What would she like to do?
“I’m already in the social media realm and we’ve talked a bit about doing some things through YouTube but in my downtime I’ve listened to a lot of TED talks and read a lot of books.
“I’ve been thinking a lot about what kind of major I want to do and originally I was thinking about communications and journalism but I want to switch to life coaching. That’s definitely something I’d consider because being in the sports realm and seeing what the pressure is like and all the mental aspects, that would definitely be right up my alley.”
First, however, comes the task of taking on the world and, perhaps more specifically, Muhammad. McLaughlin had never seen anything quite like that world record run earlier this summer but, even in the whirlwind, she was taking notes and learning.
“It was very intense,” she says of the race. “I don’t remember much because I was on the outside but I do remember coming off that last turn and seeing her make an incredible move that I’d never seen before and crossing the line and being in so much shock. In the rain, in Des Moines, it was amazing to see and it was also amazing to be in second place and see what it’s going to take to do that one day.
“Just being able to be put in that situation – where it does take such a fast race to make the US team – it helps build character and also take mental notes for if that time ever comes for me then I’ll know what to do.”
Will that time be now?
“It should be pretty intense but I’m just excited to get that US uniform on again,” says McLaughlin. “I haven’t worn it since Rio so that’s exciting and we’ll go out there, do our best and maybe the US can sweep (win all the medals).”
McLaughlin comes from an athletic family – her father Willie was a 400m runner with a PB of 45.30, while mother Mary ran in high school and brother Taylor is a world under-20 silver medallist over the 400m hurdles – but she was given the space to find the sport for herself.
It was clearly a match made in heaven.
“I think most of it was just the feeling of stepping on the track and, at least when I was younger, something that just came naturally, it gave off a feeling of just belonging and effortlessness, feeling like that’s what I was supposed to do,” she says of her early experiences.
“As I’ve got older it is a lot more hard work and a lot more tiring but it’s still that same feeling of freedom.”
She adds: “My fastest races, I actually don’t remember. I go into a mental state where you’re aware but you’re really not in the moment because everything is just flowing. You’ve finished and you’re like ‘oh wow, I just ran’ and you’re there mentally but at the same time your body is just doing what it knows how to do.
“I think the more thought you put into it and the more you overthink it, that’s when things become difficult and mistakes can be made. It definitely takes a level of relaxation and trusting the process to get through some of those harder races.”

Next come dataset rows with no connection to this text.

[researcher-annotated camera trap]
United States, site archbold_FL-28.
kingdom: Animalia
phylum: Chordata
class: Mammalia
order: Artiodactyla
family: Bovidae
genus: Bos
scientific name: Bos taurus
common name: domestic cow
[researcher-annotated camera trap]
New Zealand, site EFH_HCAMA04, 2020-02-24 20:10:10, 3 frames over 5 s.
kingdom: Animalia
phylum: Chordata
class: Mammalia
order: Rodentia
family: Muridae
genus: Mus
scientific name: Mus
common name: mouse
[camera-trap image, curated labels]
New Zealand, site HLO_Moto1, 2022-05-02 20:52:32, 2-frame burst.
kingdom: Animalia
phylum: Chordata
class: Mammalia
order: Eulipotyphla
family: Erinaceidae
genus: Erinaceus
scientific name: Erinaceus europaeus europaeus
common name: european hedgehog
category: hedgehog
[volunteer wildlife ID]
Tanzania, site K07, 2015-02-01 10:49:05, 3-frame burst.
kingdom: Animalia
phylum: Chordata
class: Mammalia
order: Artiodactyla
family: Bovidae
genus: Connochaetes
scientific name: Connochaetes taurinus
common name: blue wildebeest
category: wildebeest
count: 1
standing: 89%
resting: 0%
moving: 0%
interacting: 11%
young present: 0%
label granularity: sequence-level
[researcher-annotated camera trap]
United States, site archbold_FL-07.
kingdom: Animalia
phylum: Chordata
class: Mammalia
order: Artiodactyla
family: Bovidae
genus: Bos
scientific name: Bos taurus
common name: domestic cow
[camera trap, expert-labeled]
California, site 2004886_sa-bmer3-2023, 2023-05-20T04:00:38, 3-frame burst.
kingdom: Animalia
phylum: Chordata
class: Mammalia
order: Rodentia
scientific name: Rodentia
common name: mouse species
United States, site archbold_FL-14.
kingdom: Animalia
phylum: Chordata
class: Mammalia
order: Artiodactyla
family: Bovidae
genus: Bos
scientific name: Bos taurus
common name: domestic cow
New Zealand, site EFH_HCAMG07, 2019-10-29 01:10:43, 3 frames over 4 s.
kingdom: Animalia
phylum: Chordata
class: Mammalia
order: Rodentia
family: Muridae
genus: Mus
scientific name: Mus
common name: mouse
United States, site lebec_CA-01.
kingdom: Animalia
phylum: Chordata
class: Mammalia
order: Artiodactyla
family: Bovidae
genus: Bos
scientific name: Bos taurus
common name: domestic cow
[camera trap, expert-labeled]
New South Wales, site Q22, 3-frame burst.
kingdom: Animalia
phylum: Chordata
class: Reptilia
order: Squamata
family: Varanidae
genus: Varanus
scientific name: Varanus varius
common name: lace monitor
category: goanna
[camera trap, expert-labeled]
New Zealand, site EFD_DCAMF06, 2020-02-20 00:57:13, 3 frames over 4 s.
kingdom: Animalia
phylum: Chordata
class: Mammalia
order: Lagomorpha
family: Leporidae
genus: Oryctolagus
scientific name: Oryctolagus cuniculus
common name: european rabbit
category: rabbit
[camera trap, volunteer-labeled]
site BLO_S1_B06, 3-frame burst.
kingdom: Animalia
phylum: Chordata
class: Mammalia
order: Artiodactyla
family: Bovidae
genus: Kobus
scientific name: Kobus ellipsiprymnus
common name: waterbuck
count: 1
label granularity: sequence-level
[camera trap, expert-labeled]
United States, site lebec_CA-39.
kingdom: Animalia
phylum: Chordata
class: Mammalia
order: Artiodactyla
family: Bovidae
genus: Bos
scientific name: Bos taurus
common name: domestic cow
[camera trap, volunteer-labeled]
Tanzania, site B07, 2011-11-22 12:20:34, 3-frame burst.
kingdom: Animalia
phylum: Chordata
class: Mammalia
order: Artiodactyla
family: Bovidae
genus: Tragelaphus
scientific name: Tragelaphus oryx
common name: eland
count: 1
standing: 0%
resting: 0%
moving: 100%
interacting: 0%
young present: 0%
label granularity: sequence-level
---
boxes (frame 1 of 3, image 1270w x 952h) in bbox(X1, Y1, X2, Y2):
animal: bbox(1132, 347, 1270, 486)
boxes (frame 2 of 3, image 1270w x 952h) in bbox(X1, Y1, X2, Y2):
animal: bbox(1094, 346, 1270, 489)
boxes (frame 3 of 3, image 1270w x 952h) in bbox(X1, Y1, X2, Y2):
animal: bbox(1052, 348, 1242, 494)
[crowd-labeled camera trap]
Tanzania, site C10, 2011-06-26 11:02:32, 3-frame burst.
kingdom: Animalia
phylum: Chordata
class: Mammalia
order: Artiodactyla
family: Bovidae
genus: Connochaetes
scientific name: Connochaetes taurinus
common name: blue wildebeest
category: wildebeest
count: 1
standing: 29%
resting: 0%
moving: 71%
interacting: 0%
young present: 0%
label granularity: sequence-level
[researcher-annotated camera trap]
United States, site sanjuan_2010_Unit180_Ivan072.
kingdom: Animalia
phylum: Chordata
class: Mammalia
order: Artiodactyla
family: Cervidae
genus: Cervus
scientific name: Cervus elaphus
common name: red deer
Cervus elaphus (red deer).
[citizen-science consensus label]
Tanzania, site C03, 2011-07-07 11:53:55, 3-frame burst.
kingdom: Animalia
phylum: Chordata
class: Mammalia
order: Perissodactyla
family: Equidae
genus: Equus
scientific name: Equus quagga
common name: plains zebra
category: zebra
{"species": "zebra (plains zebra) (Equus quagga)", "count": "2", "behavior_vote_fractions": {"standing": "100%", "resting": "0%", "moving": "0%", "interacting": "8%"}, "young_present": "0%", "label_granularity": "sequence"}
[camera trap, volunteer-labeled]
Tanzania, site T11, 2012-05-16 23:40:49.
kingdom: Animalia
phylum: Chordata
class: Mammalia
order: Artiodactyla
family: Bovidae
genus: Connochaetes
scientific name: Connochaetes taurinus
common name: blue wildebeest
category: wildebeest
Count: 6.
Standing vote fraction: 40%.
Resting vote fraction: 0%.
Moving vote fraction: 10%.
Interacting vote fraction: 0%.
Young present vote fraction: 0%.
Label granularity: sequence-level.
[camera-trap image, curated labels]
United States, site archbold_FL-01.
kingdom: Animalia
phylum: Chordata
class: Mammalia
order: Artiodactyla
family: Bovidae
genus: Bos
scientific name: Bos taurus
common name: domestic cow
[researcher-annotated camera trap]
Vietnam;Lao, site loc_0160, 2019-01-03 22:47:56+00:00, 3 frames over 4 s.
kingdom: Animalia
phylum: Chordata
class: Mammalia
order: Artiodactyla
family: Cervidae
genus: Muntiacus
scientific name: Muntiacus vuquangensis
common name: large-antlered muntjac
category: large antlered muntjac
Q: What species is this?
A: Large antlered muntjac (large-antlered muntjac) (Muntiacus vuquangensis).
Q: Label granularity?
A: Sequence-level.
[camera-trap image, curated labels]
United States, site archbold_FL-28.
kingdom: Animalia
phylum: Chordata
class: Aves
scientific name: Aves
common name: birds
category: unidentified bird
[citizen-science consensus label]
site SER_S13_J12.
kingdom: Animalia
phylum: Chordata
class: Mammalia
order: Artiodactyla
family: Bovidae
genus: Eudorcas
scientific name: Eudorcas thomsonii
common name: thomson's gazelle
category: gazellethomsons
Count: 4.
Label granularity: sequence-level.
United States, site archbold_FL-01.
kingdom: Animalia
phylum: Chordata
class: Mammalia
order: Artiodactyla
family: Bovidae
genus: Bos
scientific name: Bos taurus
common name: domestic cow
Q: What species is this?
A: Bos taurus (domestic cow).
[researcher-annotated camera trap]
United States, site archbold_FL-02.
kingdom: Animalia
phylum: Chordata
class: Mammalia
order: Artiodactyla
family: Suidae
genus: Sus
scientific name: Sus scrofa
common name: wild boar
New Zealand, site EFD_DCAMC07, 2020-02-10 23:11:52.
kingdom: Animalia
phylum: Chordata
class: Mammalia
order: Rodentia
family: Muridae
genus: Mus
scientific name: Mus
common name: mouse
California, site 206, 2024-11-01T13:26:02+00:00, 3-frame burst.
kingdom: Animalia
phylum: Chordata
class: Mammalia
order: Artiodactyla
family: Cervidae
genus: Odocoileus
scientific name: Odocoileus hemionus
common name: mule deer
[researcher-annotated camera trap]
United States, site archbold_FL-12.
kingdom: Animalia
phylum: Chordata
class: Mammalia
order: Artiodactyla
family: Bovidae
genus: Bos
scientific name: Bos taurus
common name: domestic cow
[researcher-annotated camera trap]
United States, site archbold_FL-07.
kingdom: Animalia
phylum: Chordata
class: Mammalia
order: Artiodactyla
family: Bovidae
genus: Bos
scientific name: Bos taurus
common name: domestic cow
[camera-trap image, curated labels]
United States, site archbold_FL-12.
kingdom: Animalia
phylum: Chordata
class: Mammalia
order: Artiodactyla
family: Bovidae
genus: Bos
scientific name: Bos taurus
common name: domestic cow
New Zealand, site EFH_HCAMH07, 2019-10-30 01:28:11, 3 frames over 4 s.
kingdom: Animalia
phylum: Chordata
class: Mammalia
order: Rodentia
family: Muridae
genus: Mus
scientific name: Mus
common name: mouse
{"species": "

A healthy dose of perspective helps, too, and McLaughlin’s philosophy is particularly simple. “I think just being the best that I can be and understanding that, regardless of what happens, it’s a race and I’m going to go out there, put my best effort into it and either way I’m going to walk away from it alive,” she says.
“It’s a case of going out there, leaving everything that I have out on the track and knowing I did everything that I could.”